The claimant works for a Swiss employer and maintains residences in both Switzerland and Germany. On 15 January 2021, she received CHF 500,000 from the Swiss resident donor. The claimant filed a gift tax return in February 2021. The German tax office assessed gift tax of €132,840 against the claimant in a notice from 22 Feb. 22, 2021. The Swiss donor died in March 2021. In April 2021, the Swiss authorities issued an assessment against the claimant for inheritance tax of CHF 190,000.
In March 2021, the claimant appealed the assessment for German gift tax and requested that the Swiss tax be credited in accordance with section 21 of the German Inheritance and Gift Tax Act (IHGTA). This would exceed the German tax burden, and the German tax was to be reduced to zero. The tax office rejected the claim, and the case found its way to the Duesseldorf Tax Court. The tax office maintained that the principle of equality (principle of correspondence) of Sec. 21 (1) Sentence 1 IHGTA was not fulfilled since the German gift tax contrasted with a Swiss inheritance tax.
The Duesseldorf Tax Court took a different view regarding the interpretation of the first sentence of Section 21(1) and upheld the appeal.
The donation of a cash amount is equivalent to a donation covered by the German IHGTA as both the legal consequences and the economic effects must be comparable to a (otherwise) chargeable (taxable) event under German inheritance tax law.
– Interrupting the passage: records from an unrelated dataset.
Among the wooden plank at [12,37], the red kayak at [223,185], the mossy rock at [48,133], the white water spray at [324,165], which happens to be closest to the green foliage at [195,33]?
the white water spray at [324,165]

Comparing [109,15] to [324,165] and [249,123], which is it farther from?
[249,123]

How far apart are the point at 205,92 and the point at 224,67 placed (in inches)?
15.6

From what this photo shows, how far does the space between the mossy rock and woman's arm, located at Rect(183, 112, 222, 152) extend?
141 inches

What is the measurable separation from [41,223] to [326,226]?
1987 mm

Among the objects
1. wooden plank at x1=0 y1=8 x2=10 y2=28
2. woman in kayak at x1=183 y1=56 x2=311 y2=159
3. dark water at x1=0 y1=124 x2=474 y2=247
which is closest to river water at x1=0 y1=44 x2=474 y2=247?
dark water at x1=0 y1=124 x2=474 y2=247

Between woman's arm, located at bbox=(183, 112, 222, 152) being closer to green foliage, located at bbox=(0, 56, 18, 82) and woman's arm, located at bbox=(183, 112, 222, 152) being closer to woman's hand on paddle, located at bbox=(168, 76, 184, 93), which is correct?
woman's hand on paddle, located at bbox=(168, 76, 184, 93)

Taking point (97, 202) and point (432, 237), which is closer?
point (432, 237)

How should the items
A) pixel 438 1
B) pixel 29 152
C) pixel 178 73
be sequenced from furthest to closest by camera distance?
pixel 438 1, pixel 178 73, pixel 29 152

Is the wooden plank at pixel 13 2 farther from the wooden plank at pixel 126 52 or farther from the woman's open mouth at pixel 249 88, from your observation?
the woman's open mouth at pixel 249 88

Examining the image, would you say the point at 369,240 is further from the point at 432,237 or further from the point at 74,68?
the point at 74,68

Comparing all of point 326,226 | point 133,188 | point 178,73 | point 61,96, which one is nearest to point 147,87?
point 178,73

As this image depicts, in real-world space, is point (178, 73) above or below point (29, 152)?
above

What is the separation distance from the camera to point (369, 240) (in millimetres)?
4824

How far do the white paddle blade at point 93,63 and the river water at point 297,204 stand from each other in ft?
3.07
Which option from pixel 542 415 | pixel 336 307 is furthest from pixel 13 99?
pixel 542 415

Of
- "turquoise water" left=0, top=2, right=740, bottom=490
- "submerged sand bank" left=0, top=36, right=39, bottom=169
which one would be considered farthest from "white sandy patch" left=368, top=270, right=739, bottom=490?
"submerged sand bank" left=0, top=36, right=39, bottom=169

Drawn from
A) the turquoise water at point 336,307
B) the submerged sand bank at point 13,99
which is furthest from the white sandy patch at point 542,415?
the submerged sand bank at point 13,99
This was the case here.
According to Section 21(1) Sentence 1 IHGTA a tax credit is possible for unlimited taxpayers who are subject to a tax corresponding (equivalent) to German inheritance tax on their foreign assets in a foreign country. However, the above-mentioned principle for equivalence requires mainly that the taxation in both countries relates to the same tax object and not to the (type of) tax charged.
This applies despite the proviso contained in Section 21(1) Sentence 4 IHGTA, after which the foreign tax is creditable only if the German tax was incurred within five years of the date on which the foreign tax arose. The court concedes that this wording could also be interpreted to mean that a credit would be excluded if the German tax - as is the case here – was incurred before the foreign tax arises. However, it is wrong to conclude that a tax credit be refused as long if the aforementioned equivalence clause is satisfied. In this context, the Düsseldorf Fiscal Court refers to a corresponding - legally binding - ruling from 2011 by the Cologne Tax Court.
Tax Court of Duesseldorf, decision of 4 May 2022 (4 K 2501/21 Erb). - Appeal was allowed but not filed by the tax administration. The judgment is therefore final and legally binding.